[Part of a data file]
⁂

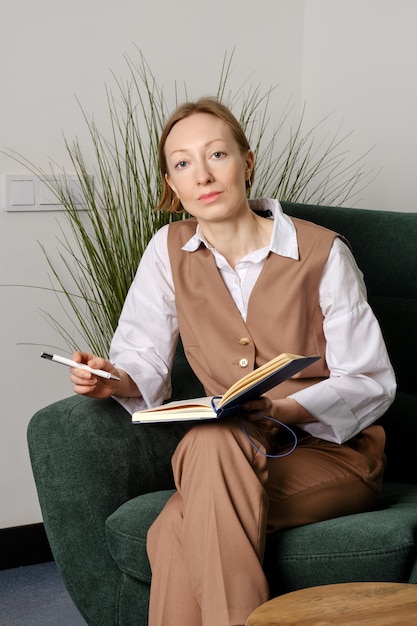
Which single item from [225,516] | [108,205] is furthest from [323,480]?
[108,205]

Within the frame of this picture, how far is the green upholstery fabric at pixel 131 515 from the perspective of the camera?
1584 millimetres

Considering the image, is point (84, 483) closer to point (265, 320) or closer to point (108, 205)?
point (265, 320)

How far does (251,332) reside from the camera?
1.93m

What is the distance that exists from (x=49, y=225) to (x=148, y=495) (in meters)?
1.16

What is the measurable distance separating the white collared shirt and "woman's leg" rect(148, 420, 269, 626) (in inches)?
11.6

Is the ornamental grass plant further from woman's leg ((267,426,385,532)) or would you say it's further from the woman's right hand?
woman's leg ((267,426,385,532))

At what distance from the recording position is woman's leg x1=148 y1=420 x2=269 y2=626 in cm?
147

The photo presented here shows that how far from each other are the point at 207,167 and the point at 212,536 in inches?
31.7

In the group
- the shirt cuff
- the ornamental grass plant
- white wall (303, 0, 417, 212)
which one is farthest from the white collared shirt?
white wall (303, 0, 417, 212)

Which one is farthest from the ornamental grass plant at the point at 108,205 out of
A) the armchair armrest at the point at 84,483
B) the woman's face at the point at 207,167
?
the armchair armrest at the point at 84,483

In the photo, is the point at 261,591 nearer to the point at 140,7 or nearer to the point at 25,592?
the point at 25,592

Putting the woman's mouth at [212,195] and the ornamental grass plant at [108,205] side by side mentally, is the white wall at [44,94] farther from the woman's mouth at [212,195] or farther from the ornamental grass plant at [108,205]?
the woman's mouth at [212,195]

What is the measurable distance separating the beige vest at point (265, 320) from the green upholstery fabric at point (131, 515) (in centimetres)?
23

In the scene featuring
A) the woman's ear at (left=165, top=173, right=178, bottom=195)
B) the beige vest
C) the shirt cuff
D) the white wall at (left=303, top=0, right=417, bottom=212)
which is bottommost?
the shirt cuff
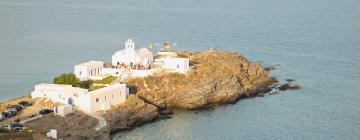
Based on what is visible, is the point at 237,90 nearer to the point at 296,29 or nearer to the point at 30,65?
the point at 30,65

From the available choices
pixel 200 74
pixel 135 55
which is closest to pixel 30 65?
pixel 135 55

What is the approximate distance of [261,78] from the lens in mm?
105938

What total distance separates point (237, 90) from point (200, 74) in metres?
5.00

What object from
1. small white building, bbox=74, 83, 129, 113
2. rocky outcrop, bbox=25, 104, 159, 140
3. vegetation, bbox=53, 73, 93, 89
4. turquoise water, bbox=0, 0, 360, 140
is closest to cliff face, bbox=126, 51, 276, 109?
turquoise water, bbox=0, 0, 360, 140

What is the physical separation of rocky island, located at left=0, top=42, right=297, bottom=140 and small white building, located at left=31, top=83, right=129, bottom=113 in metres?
1.00

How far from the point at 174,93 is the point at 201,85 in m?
3.62

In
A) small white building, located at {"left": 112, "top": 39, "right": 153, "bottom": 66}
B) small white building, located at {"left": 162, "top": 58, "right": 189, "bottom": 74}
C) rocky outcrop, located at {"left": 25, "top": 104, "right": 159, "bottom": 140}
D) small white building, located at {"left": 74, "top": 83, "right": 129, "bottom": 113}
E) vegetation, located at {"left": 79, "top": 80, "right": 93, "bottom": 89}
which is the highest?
small white building, located at {"left": 112, "top": 39, "right": 153, "bottom": 66}

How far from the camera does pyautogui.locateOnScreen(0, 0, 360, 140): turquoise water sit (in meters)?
86.4

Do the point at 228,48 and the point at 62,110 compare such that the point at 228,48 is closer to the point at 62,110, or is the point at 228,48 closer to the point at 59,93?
the point at 59,93

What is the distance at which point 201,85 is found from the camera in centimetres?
9288

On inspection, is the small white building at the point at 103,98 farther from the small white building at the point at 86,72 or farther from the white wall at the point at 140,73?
the small white building at the point at 86,72

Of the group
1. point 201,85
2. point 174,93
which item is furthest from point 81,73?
point 201,85

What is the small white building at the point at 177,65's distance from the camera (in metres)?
95.2

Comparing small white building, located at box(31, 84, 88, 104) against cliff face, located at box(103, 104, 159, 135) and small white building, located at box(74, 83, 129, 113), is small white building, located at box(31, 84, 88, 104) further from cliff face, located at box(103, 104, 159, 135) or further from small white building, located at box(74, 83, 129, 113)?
cliff face, located at box(103, 104, 159, 135)
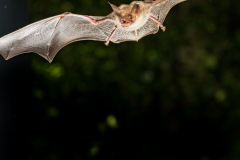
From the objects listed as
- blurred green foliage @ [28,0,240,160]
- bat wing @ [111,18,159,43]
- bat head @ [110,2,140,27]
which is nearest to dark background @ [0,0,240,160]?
blurred green foliage @ [28,0,240,160]

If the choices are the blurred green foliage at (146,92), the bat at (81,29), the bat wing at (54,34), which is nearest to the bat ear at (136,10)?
the bat at (81,29)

⁂

# TASK TO CARRY OUT
In the records above, locate the line with "Of the group"; output it and each line after it through the last one, exactly, omitting pictures.

# CORRECT ANSWER
Of the group
1. point 201,85
2. point 174,93
which item is furthest from point 81,73?
point 201,85

What is the small white building at the point at 177,65's distance from the camera (in metres)?
95.2

Comparing small white building, located at box(31, 84, 88, 104) against cliff face, located at box(103, 104, 159, 135) and small white building, located at box(74, 83, 129, 113), is small white building, located at box(31, 84, 88, 104) further from cliff face, located at box(103, 104, 159, 135) or further from small white building, located at box(74, 83, 129, 113)?
cliff face, located at box(103, 104, 159, 135)
From the objects listed as
- blurred green foliage @ [28,0,240,160]
- bat wing @ [111,18,159,43]
- bat head @ [110,2,140,27]
which is nearest to dark background @ [0,0,240,160]?
blurred green foliage @ [28,0,240,160]

If the choices are the blurred green foliage at (146,92), the bat at (81,29), the bat wing at (54,34), which is nearest to the bat ear at (136,10)?
the bat at (81,29)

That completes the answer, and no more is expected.